EXERCISE DETAILS:
Copy everything in the text about the hidden family secret from "whats the point" down to "to do that.".

TEXT UNDER STUDY:

::::::::::

I'm sorry you took the advice given that way. I think something that 'strangers' are recognizing or think they are is that you seem very sad and fixated on this as the reason. I'm sure it is part of it, don't get me wrong. I just think that you have complicated emotions. Your emotions should be something that you discuss with a therapist to help you understand. but this is your situation and you have a right to feel as you do over it. I think everyone has wanted to help you and hope that you find peace. I really hope that you do. good luck
Thanks for telling me your story. from your age ( I had to wait till 31.5 to find this out and from an aunt ) and what you say it seems that there was more transparency and way less secrecy in your growing up life even if you weren't getting to the bottom of it. At least you KNEW there was some doubt about your identity which to me would help in creating that. Thats all I'm saying about my situation.
whats the point anymore thinking that others will understand when they just like to categorize this in their own little pigeon holes.
I dont "berate" my mother. Like normal humans I sometimes argue and as this has been hidden for years and was told me by her sister I have a right to do that.

::::::::::

DATA LISTING:
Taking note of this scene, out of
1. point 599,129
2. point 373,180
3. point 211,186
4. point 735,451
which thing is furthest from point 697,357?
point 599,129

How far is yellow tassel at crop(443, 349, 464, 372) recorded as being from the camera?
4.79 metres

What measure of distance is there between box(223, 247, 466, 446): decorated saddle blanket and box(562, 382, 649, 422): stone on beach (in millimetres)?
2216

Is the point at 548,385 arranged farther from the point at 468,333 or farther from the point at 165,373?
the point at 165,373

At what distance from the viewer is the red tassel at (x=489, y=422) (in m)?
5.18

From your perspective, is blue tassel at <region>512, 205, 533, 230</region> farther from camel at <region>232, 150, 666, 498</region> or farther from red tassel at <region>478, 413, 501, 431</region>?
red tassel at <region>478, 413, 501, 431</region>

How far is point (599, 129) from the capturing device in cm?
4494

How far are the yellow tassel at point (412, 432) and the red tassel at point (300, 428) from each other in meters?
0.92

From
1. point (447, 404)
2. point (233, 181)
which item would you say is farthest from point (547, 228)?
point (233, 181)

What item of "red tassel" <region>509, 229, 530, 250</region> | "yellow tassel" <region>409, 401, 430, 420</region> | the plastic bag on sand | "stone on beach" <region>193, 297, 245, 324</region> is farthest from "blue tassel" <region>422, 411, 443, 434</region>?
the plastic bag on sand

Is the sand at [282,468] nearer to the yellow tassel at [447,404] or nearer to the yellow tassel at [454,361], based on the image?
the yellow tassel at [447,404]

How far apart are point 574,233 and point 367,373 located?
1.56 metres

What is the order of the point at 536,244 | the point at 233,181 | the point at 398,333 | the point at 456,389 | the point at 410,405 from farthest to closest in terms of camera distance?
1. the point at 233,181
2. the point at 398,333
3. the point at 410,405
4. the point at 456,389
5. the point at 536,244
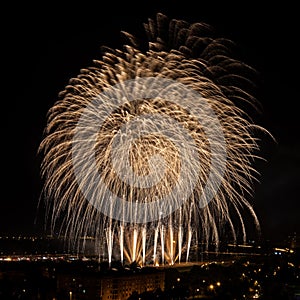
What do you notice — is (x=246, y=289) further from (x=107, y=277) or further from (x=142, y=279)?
(x=107, y=277)

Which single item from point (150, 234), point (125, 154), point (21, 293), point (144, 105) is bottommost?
point (21, 293)

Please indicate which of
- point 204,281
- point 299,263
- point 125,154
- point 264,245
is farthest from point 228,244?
point 125,154

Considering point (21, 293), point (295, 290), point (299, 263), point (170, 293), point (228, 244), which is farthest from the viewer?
point (228, 244)

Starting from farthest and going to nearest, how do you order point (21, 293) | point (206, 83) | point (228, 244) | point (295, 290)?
point (228, 244)
point (295, 290)
point (21, 293)
point (206, 83)

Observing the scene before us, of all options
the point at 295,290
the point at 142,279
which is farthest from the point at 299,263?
the point at 142,279

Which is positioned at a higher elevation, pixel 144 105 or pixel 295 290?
pixel 144 105

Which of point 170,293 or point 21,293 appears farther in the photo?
point 21,293

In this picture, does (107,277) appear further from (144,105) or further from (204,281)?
(144,105)

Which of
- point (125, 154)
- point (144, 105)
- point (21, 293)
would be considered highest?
point (144, 105)

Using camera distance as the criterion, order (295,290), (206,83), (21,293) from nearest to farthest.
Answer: (206,83)
(21,293)
(295,290)
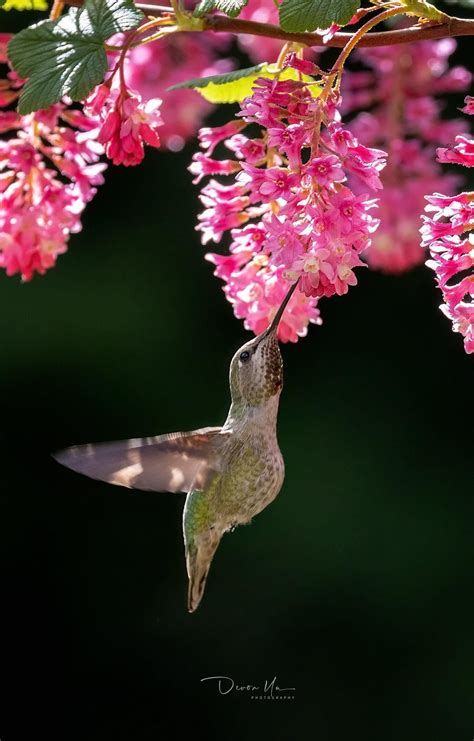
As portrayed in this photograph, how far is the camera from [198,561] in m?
1.73

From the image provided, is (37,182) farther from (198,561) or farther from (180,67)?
(180,67)

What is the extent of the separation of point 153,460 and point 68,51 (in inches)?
21.3

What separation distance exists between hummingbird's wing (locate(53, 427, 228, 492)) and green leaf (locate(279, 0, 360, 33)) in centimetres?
56

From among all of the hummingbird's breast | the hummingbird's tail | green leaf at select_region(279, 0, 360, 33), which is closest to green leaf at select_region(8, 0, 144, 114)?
green leaf at select_region(279, 0, 360, 33)

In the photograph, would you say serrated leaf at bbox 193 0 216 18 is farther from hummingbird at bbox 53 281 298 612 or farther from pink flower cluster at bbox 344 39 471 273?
pink flower cluster at bbox 344 39 471 273

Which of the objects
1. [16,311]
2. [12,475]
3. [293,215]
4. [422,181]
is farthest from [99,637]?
[293,215]

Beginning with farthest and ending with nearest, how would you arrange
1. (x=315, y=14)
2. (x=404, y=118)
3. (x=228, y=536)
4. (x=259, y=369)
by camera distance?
(x=228, y=536) < (x=404, y=118) < (x=259, y=369) < (x=315, y=14)

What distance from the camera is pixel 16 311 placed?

::::::::::

FINISHED EXERCISE:
whats the point anymore thinking that others will understand when they just like to categorize this in their own little pigeon holes.
I dont "berate" my mother. Like normal humans I sometimes argue and as this has been hidden for years and was told me by her sister I have a right to do that.